Elimination of deadly disease ‘on track’

Matt Woodley

11/07/2019 4:04:32 PM

Australia is well placed to eliminate cervical cancer by 2035, but GPs can still do more, a women’s health expert has said.

Women are avoiding cervical screening tests
GPs need to be comfortable in providing the test, or if not, able to provide a referral to a clinic or service that is.

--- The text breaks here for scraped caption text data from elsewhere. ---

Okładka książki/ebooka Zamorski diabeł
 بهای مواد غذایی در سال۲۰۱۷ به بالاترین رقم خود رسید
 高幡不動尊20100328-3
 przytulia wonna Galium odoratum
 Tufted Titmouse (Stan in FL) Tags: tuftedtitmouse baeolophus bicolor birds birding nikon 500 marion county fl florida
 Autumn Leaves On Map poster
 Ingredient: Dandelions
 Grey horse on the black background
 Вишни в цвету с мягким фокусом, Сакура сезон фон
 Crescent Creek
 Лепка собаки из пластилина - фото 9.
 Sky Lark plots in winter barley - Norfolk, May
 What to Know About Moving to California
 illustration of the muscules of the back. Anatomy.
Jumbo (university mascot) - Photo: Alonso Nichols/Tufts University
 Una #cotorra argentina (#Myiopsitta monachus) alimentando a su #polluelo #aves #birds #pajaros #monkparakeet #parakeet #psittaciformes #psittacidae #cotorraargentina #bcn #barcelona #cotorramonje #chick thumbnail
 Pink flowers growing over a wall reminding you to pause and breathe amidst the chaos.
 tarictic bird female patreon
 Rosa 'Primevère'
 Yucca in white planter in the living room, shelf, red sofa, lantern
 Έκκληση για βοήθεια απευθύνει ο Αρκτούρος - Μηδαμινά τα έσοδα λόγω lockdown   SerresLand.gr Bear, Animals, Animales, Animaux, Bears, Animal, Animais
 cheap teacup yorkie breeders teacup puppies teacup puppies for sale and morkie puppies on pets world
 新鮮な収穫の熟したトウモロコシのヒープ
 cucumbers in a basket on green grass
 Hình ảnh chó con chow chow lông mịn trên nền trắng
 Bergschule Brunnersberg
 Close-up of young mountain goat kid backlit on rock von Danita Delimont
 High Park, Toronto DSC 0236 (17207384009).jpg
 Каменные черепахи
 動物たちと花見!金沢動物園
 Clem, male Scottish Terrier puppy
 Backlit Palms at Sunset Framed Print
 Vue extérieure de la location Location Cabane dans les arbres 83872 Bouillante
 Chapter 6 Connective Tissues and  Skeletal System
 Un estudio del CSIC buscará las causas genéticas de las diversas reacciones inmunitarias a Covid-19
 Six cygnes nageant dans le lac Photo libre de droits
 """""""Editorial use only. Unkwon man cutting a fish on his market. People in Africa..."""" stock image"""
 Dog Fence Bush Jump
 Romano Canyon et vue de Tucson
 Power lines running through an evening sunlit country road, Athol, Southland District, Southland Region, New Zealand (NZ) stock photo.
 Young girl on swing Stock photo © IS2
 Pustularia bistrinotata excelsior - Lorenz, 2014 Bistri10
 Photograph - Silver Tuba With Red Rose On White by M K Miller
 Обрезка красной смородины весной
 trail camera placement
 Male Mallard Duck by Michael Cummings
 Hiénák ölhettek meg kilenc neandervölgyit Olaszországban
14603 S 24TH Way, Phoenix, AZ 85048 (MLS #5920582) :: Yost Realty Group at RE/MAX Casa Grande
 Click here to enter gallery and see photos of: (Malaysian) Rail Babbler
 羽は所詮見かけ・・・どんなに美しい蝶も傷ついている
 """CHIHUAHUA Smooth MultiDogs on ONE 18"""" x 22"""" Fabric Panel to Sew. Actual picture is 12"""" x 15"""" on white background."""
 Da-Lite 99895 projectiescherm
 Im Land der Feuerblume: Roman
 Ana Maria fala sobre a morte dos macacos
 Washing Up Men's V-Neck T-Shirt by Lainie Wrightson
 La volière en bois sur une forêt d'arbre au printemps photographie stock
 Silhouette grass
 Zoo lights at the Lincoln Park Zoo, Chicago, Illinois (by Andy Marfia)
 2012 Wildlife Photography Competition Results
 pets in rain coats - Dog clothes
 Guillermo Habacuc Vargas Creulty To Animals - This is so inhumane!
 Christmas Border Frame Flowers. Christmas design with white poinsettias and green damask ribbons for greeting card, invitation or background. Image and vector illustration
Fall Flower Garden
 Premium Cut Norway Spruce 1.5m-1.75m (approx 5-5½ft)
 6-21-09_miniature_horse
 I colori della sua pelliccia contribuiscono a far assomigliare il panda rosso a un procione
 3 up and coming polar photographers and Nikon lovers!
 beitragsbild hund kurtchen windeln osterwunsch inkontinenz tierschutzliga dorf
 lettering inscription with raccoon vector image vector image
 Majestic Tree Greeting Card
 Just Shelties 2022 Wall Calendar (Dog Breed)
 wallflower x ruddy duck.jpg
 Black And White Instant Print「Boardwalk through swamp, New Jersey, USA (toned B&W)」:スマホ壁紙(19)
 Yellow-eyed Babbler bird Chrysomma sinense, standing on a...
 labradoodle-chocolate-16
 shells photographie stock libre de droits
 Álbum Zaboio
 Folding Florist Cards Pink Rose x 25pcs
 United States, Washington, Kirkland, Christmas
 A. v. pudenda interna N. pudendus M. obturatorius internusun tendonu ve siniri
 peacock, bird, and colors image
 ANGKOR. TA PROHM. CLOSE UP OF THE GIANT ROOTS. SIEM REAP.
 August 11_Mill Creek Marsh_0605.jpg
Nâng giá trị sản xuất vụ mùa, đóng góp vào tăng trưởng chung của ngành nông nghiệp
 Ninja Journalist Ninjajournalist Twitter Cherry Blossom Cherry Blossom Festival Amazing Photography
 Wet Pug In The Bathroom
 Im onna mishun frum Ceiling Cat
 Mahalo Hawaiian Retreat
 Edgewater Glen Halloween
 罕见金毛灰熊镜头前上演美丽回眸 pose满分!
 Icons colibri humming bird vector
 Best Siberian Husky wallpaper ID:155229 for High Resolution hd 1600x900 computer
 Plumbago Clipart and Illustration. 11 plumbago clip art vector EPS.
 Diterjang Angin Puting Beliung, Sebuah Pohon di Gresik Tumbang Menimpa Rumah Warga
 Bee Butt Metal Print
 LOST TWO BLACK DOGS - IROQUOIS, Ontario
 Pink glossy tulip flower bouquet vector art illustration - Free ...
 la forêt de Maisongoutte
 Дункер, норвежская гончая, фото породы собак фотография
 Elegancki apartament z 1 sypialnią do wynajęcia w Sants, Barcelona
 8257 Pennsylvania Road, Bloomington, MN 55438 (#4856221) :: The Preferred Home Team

The claim was made in response to new Australian Cervical Cancer Foundation (ACCF) research, which highlights barriers preventing women from accessing cervical screening tests (CSTs).
According to the ACCF, more than a quarter of Australian women are reluctant to make appointments due to embarrassment, while one third delay getting the test ‘because it’s awkward’.
Additionally, only 34% of women know the test screens for human papillomavirus (HPV), while the majority are not aware that the CST has moved to a five-yearly cycle.
Despite these findings, ACCF has launched a cerFIX2035 campaign aimed at helping Australia become the first country in the world to eradicate cervical cancer by 2035.
The campaign will focus on educating women about cervical health, but women’s health GP Dr Wendy Pakes believes some clinicians involved in cervical screenings may also need upskilling.
Dr Pakes told newsGP while Australia is ‘very much on track’ to eliminating cervical cancer, there is still room for improvement.
‘GPs have to be able to explain the test adequately, and they have to have their practice records up to date so that women are recalled at the appropriate time. Some may need to upskill so they’re providing an experience that is appropriate and doesn’t discourage women from coming back,’ she said.
‘My concern is that some GPs may not suggest cervical screening because they don’t feel confident due to insufficient opportunity to develop appropriate experience.’
It’s estimated 951 females will contract cervical cancer in 2019 – equivalent to 1.4% of all new female cancer cases – with 256 proving fatal.
Yet despite efforts to educate GPs on how to provide a comfortable environment and encourage women to engage in cervical screening, Dr Pakes said she has heard anecdotal stories of testing that have left women ‘horrified’ and reluctant to return.
‘They’re left on couches with no cover and the doctor will perhaps be answering queries or opening the door. Providing appropriate privacy is really important and needs to be ensured,’ she said.
‘The patient should have a curtained area, she should be provided with cover, the door should be locked so people can’t come in and the doctor should not be interrupted unless there’s an absolute emergency.’
It’s also important, according to Dr Pakes, for the GP to be comfortable in providing the test. If not, they should be able to provide a referral to a clinic or service that is.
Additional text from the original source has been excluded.